Data block
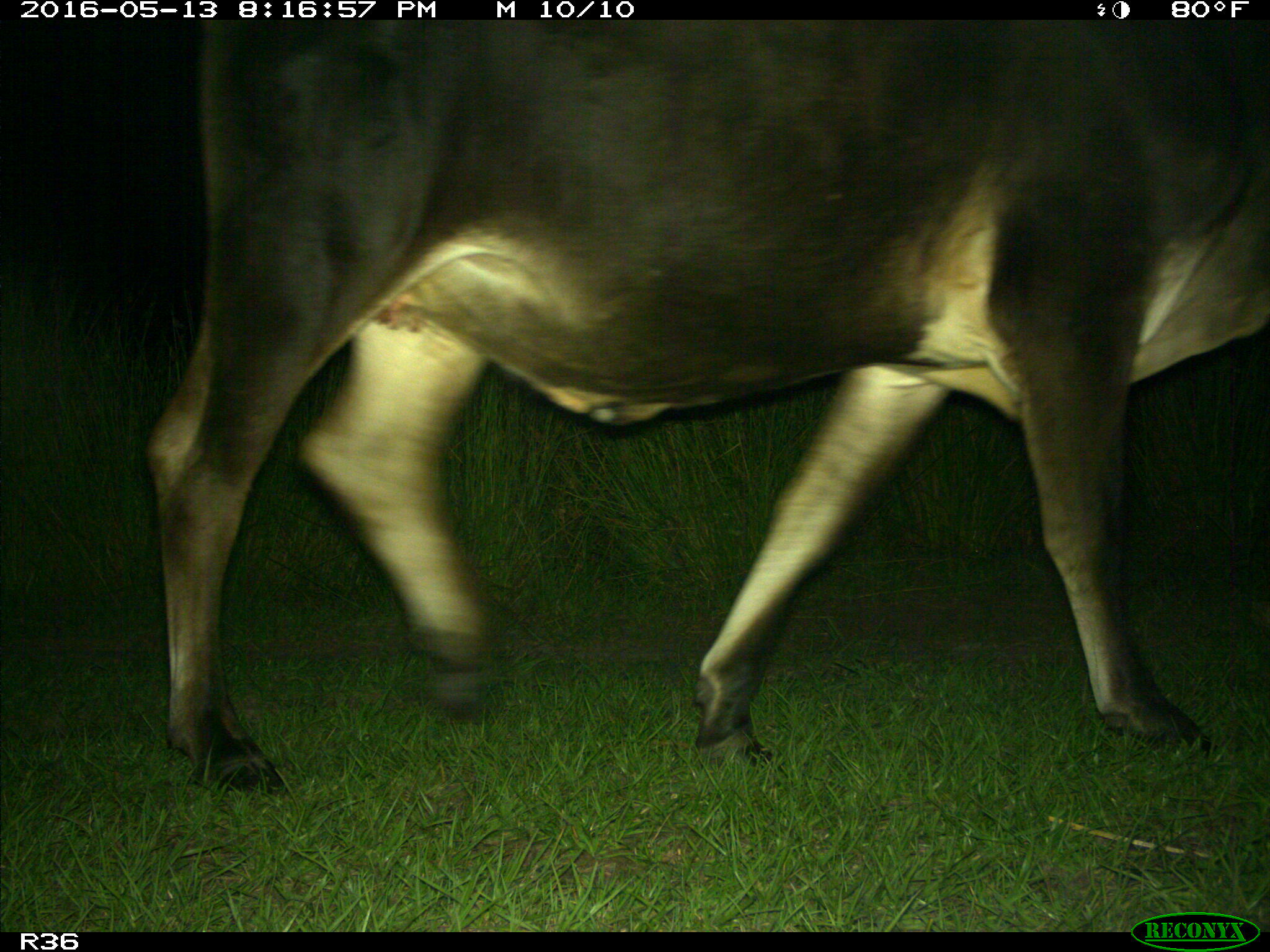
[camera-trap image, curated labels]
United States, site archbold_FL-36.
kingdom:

Problem to work on
All of the data above needs to be retyped exactly, with the pictures removed.

Task response
[camera-trap image, curated labels]
United States, site archbold_FL-36.
kingdom:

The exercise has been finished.